Kabut Hitam? mungkin.
Aku suka hujan. Apapun tentang hujan, aku menyukainya.
Dari mulai mendungnya, baunya, dinginnya, suaranya hingga petirnya.
Tapi semua tak ada rasa menikmati ketika kabut hitamku mendominasi.
Air hujan yang selalu membasahi lengan panjangku, berubah fungsi sebagai penyamar tangisku.
Kabut hitam yang berlalu didepanku , Kabut hitam yang menghalangi arah tatapku.kabut hitam yang menghalangi langkahku
Berucap diambang asa hanya sebuah derita.
Dimana pelangiku ketika hujan reda? kenapa hanya badai yang tersisa.
Kenapa warni warna, sekarang hanya hitam yang ku suka.
Hitam, sepi, sendiri, tersakiti. Wah.. sempurna.Tetesan mengalir mengucur tanpa henti.
Tidak, aku tidak membicarakn tentang hujanku. Aku juga tidak membicarakan tentang pelangi.Aku hanya membicarakan tetesan yang selalu keluar dari mata indahku. Indah? itu dulu.
Aku membicarakan air asin yang membantuku bernafas teratur, menemaniku tertidur. Tidak buruk juga. Aku mulai menyukai air itu. Tidak salah bukan?
Kekecewaan pada..
Ahh.. aku tidkak mau membicarakannya, air asinku jadi keluarkan..

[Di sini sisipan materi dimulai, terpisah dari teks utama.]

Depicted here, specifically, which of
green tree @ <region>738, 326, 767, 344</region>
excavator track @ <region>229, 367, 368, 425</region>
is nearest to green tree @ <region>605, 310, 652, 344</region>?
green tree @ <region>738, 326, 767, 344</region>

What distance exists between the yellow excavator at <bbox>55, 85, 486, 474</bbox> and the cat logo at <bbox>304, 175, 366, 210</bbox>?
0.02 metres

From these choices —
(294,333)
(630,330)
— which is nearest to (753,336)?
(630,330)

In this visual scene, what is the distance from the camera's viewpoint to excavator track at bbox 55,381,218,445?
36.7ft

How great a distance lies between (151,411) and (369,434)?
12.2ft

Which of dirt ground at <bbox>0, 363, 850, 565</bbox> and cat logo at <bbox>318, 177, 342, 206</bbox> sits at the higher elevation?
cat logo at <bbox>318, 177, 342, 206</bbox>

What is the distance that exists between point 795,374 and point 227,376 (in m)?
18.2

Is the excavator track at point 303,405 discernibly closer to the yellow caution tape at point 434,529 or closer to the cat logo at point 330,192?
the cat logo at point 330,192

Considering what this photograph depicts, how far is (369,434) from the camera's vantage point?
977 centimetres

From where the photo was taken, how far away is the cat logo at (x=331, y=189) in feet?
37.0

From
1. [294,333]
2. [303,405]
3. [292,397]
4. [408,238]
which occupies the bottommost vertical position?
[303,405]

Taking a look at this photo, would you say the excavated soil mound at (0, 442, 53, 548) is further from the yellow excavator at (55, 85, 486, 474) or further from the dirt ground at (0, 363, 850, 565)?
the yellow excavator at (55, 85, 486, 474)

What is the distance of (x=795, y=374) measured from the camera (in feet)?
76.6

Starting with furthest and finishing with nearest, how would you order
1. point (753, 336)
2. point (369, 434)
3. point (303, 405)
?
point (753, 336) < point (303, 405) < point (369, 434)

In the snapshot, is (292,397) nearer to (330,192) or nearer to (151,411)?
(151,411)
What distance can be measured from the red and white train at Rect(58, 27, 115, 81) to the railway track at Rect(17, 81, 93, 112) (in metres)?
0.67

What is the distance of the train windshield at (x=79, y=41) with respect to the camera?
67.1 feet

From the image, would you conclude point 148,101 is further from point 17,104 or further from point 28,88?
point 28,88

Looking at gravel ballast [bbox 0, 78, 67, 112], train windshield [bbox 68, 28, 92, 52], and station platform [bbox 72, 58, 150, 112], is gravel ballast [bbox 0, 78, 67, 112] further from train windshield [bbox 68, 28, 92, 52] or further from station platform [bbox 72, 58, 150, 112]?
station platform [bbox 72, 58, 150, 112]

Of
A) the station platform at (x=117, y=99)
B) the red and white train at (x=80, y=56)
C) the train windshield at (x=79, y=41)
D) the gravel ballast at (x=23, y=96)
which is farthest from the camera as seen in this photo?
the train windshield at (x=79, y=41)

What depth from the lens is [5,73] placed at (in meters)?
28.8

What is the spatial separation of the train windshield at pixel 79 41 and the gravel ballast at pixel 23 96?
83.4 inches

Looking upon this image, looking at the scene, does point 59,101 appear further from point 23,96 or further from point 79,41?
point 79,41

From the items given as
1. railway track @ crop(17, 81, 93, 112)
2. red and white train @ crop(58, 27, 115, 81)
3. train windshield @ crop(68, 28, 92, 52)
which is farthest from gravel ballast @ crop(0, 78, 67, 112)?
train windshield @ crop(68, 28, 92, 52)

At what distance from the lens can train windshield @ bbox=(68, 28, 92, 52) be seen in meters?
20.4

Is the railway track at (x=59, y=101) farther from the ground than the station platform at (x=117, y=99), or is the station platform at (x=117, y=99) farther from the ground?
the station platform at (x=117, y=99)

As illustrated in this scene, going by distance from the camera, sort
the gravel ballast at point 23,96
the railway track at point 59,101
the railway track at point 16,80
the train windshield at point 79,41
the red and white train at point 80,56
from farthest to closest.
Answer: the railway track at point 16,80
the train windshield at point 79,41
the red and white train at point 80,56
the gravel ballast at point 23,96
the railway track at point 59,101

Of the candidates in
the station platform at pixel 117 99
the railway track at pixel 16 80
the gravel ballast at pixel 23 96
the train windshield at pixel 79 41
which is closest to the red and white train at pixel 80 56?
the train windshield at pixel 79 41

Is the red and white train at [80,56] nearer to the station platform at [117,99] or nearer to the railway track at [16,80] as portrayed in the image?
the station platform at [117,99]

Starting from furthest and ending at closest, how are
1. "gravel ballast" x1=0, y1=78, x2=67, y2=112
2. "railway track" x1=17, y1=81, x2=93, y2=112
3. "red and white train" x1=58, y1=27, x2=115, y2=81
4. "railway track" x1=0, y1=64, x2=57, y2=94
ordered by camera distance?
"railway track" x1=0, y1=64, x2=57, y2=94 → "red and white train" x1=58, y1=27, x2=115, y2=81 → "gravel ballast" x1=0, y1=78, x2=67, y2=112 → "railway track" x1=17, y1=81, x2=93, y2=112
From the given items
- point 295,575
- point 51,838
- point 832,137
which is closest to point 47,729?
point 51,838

aku mengantuk.. disambung besok saja ya.. Aku ingin tidur.
Jangan katakan pada Ibu, aku memakai bedak taburnya, untuk menyamarkan tangisku ketika ayah menatapku
Diam saja, ketika mereka bertanya aku dimana. Jika mereka menemukanku, jawab saja cuaca malam ini sangat panas dan duduk diluar sendirian dengan tanpa cahaya membantu tubuh merasa santai dan mengurangi panas di tubuh.
Jangan. Jangan menyalakan lampu. Kalau mata merah dan bengkakku mereka lihat bagaimana?

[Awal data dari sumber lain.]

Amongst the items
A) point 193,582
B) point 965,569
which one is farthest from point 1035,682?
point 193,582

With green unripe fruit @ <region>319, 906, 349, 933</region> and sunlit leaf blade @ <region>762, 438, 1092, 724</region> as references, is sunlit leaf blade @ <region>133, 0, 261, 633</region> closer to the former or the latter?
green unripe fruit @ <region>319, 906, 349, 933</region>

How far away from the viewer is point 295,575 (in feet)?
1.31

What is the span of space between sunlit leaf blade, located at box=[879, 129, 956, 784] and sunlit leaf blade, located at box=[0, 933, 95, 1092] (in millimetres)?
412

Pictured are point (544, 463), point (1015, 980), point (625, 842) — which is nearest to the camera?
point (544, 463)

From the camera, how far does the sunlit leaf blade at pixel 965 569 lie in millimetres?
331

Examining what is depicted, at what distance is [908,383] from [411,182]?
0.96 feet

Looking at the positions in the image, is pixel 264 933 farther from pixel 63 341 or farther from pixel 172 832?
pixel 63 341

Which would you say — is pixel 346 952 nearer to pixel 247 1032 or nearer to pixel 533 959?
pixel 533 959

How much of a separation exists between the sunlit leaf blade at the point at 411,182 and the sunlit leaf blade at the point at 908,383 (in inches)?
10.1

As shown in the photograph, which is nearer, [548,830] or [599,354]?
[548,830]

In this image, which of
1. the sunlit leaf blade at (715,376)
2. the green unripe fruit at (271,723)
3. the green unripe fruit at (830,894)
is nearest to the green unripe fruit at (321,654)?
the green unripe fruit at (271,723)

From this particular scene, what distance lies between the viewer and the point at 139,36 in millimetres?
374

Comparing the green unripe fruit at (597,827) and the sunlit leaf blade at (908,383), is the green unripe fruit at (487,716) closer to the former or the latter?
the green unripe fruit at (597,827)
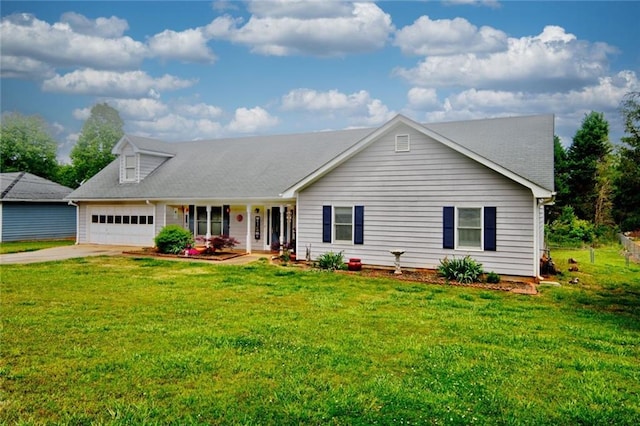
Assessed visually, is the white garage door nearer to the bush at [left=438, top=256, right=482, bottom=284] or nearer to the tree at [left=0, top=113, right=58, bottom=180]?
the bush at [left=438, top=256, right=482, bottom=284]

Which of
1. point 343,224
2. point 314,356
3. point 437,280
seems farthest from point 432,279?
point 314,356

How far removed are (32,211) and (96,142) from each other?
846 inches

Aku sudah bilang besok saja. Kau membuat mataku perih dan kepalaku terasa sakit. Aku mengantuk lagi, padahal baru tadi aku terjaga. Sudah sana pergi, aku ingin sendiri.
Pagi ini dengan secangkir panas daun hijau dengan manis gula merah ku buat khusus untuk ayah.
Tanpa dimana, aku tahu ayah berada. Didepan tv dengan tayangan pagi hari ini.
Panas. air itu sedikit keluar mengenai tanganku ketika langkahku hentikan secara mendadak. Langkahku terhenti.
Pendengaranku tidak salah. berfungsi dengan baik. wajar bukan mendengar gelombang suara dari tv hanya beberapa langkah saja. Tapi bukan suara yang membuat tubuhku tiba-tiba kaku.
"Ayah.. teh manis dengan 1 sendok gula merah kesukaan ayah" aku tersenyum manis, memelan mentah pahit didalam.
Benarkan apa ku bilang. Tentu pendengaranku tidak salah.
Ketika aku memasuki ruangan itu, ketika mata ayah menemukan sosokku, langsung tangan yang sedikit menua itu mengambil alih remote kontrol di depannya.
Sekilas ku melihat membaca berita tentang upacara pembukaan calon anggota wamil tahun ini.
Penting? tidak.
Hanya berita pagi biasa, diikuti dengan komersial iklan. seperti biasa.
"Hoonie.. wahh kenapa hanya 1 sendok, tidak bisakah ayah meminta lebih dari itu" terkekeh lucu. ayah melucu hanya ingin membuatku tertawa.